Tokens: the units the model reads and writes
Models do not see words or letters directly. They break text into tokens, which are common chunks of characters. A token might be a whole short word, a fragment of a longer word, a space plus a word, or a piece of punctuation. As a rough rule of thumb in English, one token is about four characters, and 100 tokens is roughly 75 words. This matters for two practical reasons: the model has a limit on how many tokens it can handle at once, and many services price usage by tokens. Knowing this helps you estimate whether a long document will fit and why very long requests cost more.

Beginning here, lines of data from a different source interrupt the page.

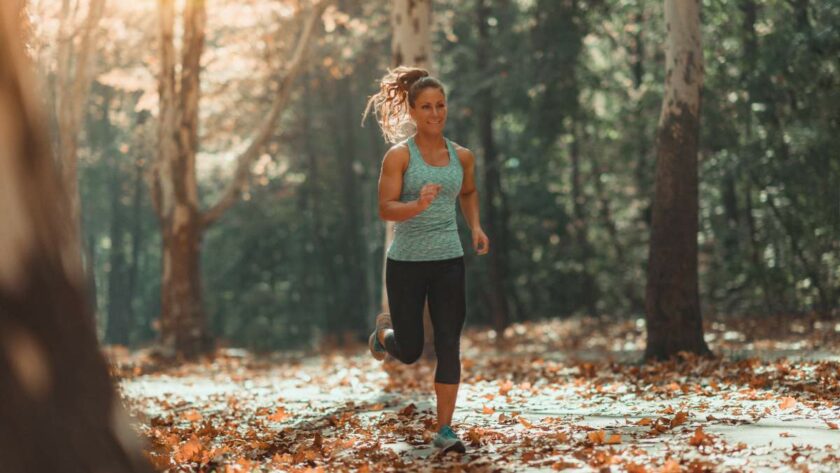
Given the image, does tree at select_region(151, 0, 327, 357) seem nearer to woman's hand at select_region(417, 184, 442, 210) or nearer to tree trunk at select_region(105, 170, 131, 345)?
woman's hand at select_region(417, 184, 442, 210)

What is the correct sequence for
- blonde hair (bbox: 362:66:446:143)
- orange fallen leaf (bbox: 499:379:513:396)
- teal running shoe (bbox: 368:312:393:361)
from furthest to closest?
orange fallen leaf (bbox: 499:379:513:396), teal running shoe (bbox: 368:312:393:361), blonde hair (bbox: 362:66:446:143)

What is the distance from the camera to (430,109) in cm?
621

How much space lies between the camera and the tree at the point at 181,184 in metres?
19.2

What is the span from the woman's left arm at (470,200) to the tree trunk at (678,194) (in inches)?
212

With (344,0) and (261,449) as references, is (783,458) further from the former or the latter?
(344,0)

Context: the model's short-term memory
Everything the model can consider at one time, including your instructions, any reference material you paste in, and its own reply, lives in the context window. Think of it as a desk of fixed size. If a conversation or document grows beyond that size, the oldest material falls off the edge and the model effectively forgets it. The model has no memory between separate sessions unless a tool deliberately stores and re-supplies information. When a model seems to lose track of something you said much earlier, the cause is usually a context limit rather than carelessness.
Why outputs vary
At each step the model has a probability distribution over possible next tokens, and it samples from that distribution. This is why asking the same question twice can give two different answers. Many tools expose a setting often called temperature: lower values make the output more focused and repeatable, higher values make it more varied and creative. Variation is a feature for brainstorming and a hazard for tasks that need exact, consistent results, so match the setting to the job.
What this implies for you
- The model is predicting plausible text, not looking up verified facts. Plausible and true are not the same thing.
- Clear, specific input narrows the range of plausible continuations, which is why good prompting works.
- The model has no awareness of events after its training cutoff unless given current information, and it cannot truly know what it does not know.
Hold on to one sentence: the model is a very capable pattern continuer, not an oracle. Every later lesson is an application of that idea.